**Dataset records**
+ + + + + + +

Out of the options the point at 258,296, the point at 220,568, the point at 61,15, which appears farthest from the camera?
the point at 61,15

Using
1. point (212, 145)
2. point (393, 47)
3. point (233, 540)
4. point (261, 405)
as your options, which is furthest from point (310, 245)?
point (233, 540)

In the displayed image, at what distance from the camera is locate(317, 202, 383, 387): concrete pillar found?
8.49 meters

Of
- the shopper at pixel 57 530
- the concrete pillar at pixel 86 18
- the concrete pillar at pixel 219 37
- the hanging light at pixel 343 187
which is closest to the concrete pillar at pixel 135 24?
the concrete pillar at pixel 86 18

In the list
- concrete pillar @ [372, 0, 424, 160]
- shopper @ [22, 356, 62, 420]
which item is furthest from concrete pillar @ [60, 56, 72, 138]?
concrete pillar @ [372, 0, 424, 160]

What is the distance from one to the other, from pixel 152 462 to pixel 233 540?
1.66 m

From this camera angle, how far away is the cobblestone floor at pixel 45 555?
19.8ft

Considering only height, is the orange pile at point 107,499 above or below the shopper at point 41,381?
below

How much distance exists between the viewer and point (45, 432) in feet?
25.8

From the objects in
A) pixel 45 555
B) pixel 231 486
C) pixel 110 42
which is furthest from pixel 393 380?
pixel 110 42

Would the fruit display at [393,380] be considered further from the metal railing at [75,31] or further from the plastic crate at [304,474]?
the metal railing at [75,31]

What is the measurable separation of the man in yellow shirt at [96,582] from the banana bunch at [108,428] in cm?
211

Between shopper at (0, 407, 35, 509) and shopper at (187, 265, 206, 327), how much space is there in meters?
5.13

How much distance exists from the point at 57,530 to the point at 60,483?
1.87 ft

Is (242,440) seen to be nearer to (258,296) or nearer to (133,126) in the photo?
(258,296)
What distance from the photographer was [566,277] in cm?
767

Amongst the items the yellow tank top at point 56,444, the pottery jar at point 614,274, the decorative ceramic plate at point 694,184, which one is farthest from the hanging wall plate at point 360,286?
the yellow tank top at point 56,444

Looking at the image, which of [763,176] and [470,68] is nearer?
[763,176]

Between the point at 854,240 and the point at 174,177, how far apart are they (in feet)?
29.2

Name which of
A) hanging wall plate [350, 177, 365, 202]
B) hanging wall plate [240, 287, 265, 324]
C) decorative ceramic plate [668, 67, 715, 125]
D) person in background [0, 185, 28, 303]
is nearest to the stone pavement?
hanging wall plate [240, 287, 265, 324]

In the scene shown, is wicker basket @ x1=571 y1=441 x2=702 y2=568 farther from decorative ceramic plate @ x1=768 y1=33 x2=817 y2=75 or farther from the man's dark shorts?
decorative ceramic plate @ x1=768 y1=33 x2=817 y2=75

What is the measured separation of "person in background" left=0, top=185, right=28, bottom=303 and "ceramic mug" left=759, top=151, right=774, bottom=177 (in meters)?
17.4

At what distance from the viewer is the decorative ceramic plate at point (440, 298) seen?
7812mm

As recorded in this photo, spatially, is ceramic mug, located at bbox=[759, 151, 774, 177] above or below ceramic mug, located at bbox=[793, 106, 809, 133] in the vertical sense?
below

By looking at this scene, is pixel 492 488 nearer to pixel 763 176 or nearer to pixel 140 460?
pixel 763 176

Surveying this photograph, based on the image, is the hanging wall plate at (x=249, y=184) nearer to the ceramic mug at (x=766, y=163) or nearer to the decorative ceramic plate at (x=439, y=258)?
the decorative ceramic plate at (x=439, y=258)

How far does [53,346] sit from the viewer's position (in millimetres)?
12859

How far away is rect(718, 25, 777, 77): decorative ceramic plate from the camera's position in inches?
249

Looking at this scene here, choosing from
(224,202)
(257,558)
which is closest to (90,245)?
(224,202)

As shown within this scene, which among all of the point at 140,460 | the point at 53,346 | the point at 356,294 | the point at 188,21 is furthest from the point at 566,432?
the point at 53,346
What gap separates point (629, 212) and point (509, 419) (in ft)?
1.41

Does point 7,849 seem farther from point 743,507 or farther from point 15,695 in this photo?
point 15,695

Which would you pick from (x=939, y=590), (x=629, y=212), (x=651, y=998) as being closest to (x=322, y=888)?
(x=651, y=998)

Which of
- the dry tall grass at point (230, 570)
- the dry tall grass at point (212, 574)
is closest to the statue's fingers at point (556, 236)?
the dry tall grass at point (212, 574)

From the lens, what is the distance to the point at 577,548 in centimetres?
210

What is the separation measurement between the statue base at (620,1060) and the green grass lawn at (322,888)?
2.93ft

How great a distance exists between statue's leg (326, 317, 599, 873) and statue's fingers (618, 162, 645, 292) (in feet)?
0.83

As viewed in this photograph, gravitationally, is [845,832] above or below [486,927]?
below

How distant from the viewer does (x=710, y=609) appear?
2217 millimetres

+ + + + + + +

How many lines of the listing above contain the string "statue"? Give only the number.

**The reply**
3